Streaming services and lessons for unrivalled customer experience
"To produce attractive content in a future shaped by digitalisation, first-class technological capabilities are a necessity".
This was the succinct message by researchers at Deloitte in predicting the TV and video industry landscape by 2030. They issued a clarion call to established broadcasters and content producers to "constantly invest in their digital competence, because technology has become a core element of their business processes."
There's a common denominator, not oft-spoken 'secret sauce' amongst streaming giants like Netflix, Disney+ or HBO Max - they're often generally recognised as digital content pioneers, not "observability leaders". But a closer look under the hood will reveal otherwise.
The entertainment giants have long realised that observability is pivotal to preventing downtime and outages while increasing viewers' loyalty and adoption. They serve valuable lessons for accomplished and upcoming players alike.
Using observability to create a best-in-class customer experience starts with a data-driven approach. The big streaming services take a very deliberate path in defining the measurable attributes of a great customer experience.
This involves determining the benchmarks to achieve and then creating linkages between these benchmarks and all of the systems and services required to deliver that experience.
As with most software investments, the best plan is to deliver incremental value over time then optimise the investment through information gleaned in each increment. Observability is no different.
For many large streaming service providers, initial observability investments have focused on key customer metrics, including video start-time and buffering percentage.
By looking at these metrics and their relationship to the various systems and networks required to deliver a strong customer experience from the outset, streaming services have honed their observability practice while creating a wider organisational understanding of the value of observability to both the top and bottom lines.
The importance of ubiquitous observability
Another important aspect is making observability ubiquitous in two distinct dimensions.
The organisation: tools, teams, processes and training are put in place to give every engineer access to observability tools. It's much easier to realise value if the entire ecosystem is instrumented and easier to instrument if a set of easy to use, standardised tools is provided to developers to implement observability as a standard part of the Software Development Lifecycle (SDLC).
Data: the best approach is to initially ingest as much data/information as possible (from existing systems) to enable an understanding of what data is valuable and what data can later be removed. Starting with sampling upfront might lead to missing important relationships or not allowing complex issues to be isolated.
Logs, distributed tracing fundamental to success
One of the most fundamental rules of observability for many streaming providers is recording trace IDs in logs.
In a digital world where a single user experience is created by orchestrating a large number of cloud services, the ability to correlate the experience across services and drill down into logs to isolate and resolve issues is a significant advantage and a powerful productivity tool.

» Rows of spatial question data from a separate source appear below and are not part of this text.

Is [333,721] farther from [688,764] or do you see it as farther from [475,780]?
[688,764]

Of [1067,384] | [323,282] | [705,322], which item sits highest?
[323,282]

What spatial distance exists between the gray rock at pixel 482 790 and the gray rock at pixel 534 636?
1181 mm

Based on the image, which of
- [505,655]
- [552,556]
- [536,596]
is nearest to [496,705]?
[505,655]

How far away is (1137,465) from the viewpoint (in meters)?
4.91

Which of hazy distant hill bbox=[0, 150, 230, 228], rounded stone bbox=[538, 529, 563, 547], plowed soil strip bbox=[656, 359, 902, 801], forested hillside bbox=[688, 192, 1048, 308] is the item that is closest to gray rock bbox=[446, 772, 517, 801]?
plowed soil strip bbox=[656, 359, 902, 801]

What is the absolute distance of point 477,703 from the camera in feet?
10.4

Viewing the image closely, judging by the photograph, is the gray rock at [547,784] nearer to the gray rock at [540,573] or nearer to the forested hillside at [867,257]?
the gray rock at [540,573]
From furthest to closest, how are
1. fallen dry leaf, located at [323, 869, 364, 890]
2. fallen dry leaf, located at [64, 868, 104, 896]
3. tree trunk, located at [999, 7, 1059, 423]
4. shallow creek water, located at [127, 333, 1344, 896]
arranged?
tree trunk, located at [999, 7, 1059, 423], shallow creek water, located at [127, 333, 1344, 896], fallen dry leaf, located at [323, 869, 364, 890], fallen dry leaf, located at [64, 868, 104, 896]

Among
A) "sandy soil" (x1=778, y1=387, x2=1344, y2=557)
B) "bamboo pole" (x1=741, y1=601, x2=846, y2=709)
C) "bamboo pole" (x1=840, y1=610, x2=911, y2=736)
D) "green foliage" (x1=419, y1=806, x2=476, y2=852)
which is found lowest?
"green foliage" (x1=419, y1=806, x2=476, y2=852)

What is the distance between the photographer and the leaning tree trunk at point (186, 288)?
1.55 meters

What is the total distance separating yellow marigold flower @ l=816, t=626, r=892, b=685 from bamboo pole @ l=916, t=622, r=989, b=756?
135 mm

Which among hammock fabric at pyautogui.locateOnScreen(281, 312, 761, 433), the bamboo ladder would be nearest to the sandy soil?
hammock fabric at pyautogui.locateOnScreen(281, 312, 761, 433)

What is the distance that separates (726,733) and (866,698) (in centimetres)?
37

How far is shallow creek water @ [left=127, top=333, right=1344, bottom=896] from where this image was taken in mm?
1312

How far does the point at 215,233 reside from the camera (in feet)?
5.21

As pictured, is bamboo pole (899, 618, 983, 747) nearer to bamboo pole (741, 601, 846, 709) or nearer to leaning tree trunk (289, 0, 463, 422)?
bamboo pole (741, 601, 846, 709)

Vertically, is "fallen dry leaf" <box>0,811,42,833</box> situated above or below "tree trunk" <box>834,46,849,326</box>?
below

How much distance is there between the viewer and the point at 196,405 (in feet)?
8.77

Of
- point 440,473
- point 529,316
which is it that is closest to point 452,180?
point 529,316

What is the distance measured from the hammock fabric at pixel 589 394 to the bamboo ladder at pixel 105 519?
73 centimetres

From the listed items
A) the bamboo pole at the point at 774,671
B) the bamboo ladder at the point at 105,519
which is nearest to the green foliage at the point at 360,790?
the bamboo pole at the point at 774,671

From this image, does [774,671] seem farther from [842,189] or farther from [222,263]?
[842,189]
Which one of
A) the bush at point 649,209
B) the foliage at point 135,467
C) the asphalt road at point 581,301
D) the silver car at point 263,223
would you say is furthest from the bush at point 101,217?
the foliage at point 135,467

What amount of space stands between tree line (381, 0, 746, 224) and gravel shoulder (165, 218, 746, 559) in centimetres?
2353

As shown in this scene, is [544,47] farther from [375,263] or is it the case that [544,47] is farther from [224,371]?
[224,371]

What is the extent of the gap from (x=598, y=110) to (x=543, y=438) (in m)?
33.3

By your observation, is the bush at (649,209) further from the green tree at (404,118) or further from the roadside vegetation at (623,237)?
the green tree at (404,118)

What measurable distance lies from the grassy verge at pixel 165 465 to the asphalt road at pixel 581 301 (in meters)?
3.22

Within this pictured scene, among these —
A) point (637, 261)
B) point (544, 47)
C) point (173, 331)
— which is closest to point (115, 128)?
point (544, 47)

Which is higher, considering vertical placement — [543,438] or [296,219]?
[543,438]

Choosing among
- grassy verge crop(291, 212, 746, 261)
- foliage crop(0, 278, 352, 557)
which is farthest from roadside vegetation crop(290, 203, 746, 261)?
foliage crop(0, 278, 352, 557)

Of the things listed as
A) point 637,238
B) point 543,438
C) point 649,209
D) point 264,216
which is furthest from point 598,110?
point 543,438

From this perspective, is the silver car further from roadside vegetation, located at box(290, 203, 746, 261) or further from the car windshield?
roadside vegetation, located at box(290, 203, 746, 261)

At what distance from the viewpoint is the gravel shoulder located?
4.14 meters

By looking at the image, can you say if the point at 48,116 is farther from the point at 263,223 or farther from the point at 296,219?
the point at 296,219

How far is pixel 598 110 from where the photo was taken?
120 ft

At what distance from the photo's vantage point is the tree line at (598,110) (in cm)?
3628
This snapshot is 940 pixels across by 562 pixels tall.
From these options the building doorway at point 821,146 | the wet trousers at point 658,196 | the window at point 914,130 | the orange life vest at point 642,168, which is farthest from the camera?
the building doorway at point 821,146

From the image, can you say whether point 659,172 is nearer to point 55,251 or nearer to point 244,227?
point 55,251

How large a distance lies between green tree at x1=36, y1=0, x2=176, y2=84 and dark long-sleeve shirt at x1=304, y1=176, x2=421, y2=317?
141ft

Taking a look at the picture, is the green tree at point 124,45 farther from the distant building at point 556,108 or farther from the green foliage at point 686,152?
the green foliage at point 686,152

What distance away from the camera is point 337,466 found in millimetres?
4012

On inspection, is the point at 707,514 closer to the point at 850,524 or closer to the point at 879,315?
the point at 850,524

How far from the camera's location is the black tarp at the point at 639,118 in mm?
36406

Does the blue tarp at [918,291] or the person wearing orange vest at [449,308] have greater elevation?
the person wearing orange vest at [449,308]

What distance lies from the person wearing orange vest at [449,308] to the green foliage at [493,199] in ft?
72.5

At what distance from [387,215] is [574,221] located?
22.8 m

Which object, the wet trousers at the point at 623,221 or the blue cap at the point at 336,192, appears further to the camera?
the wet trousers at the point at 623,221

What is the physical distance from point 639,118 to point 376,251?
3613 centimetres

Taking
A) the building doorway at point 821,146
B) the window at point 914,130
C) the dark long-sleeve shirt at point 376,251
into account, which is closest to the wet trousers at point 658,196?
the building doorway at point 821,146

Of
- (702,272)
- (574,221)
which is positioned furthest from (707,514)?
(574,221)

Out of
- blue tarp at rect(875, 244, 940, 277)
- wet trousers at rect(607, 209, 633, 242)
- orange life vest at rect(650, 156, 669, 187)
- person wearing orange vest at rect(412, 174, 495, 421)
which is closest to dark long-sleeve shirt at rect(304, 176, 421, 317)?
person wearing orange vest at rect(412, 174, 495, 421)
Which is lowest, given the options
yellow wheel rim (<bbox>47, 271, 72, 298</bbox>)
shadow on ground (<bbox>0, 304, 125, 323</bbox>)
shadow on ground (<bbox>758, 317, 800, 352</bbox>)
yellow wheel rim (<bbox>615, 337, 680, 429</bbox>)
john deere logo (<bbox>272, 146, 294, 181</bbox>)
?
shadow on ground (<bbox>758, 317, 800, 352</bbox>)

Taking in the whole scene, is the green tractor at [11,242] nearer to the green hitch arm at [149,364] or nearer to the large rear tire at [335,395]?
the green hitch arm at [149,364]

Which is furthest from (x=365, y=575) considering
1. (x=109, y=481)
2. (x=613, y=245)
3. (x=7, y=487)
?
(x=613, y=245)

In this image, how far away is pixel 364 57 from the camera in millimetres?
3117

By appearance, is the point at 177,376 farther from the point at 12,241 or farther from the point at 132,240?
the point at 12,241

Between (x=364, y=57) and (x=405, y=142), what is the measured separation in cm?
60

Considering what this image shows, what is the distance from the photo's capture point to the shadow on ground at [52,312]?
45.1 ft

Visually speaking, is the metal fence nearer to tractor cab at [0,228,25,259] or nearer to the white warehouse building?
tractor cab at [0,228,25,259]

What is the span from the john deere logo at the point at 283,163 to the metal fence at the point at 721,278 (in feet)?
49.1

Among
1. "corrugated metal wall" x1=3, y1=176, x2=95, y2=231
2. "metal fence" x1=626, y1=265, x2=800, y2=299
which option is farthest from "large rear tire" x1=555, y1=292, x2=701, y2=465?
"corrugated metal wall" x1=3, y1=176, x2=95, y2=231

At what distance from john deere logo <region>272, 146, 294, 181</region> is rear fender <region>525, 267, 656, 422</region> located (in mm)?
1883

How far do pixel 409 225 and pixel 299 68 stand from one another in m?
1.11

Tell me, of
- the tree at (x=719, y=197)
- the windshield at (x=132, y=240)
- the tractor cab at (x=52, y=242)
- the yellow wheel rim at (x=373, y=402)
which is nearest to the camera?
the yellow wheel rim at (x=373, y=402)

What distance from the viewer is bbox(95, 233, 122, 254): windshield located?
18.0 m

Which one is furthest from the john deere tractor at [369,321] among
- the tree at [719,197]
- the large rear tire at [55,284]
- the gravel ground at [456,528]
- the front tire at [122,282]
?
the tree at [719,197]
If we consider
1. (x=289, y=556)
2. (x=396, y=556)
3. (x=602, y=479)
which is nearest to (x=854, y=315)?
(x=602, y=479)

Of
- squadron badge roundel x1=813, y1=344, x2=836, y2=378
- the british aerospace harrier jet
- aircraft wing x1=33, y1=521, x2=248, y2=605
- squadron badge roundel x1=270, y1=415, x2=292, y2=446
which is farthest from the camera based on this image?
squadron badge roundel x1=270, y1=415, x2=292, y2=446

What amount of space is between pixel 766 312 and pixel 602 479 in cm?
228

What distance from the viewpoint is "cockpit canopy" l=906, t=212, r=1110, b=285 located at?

For example, Netflix has created an internal tool called Edgar that allows for the service relationships to be displayed and highlights the service parts that are correlated with issues to allow faster problem resolution.
Other streaming giants use similar types of functionality in observability platforms, including aggregate views through Workloads, Galaxy and PathPoint, and automatic, zero-configuration dashboards such as Lookout that bring possible anomalies to the attention of engineers.
When combined with logs and distributed tracing, these tools allow teams to understand how different services and components impact the customer experience much more efficiently.
Putting in place a real-world-ready SDLC
Another important observability principle involves making the software development lifecycle as close to production and the real world as possible.
One sub-principle of this is that observability should be built into a technology platform from the beginning, starting with the developer's integrated developer environment (IDE) and running through each of the environments leading up to production.
The second sub-principle is chaos engineering - or a deliberate strategy in development to faithfully reproduce real-life situations through development processes that introduce all of the random ugliness that occurs in the real world.
Netflix started this off in earnest with the introduction of an internally developed tool called Chaos Monkey that randomly "took out" servers, thereby forcing a development mindset focused on resilience under pressure.
In combination with full-stack observability frameworks, this ubiquitous, real-world approach results in better, more reliable systems and a much happier customer.
In the streaming world, quality customer experience also relies on partners and systems outside an organisation. This includes Content Delivery Network (CDN) providers, mobile and broadband networks, Digital Rights Management (DRM) providers and a host of other services.
Partnering with businesses that can integrate these external signals into a framework that encompasses a wider streaming ecosystem will enable the full competitive advantage of observability to be realised.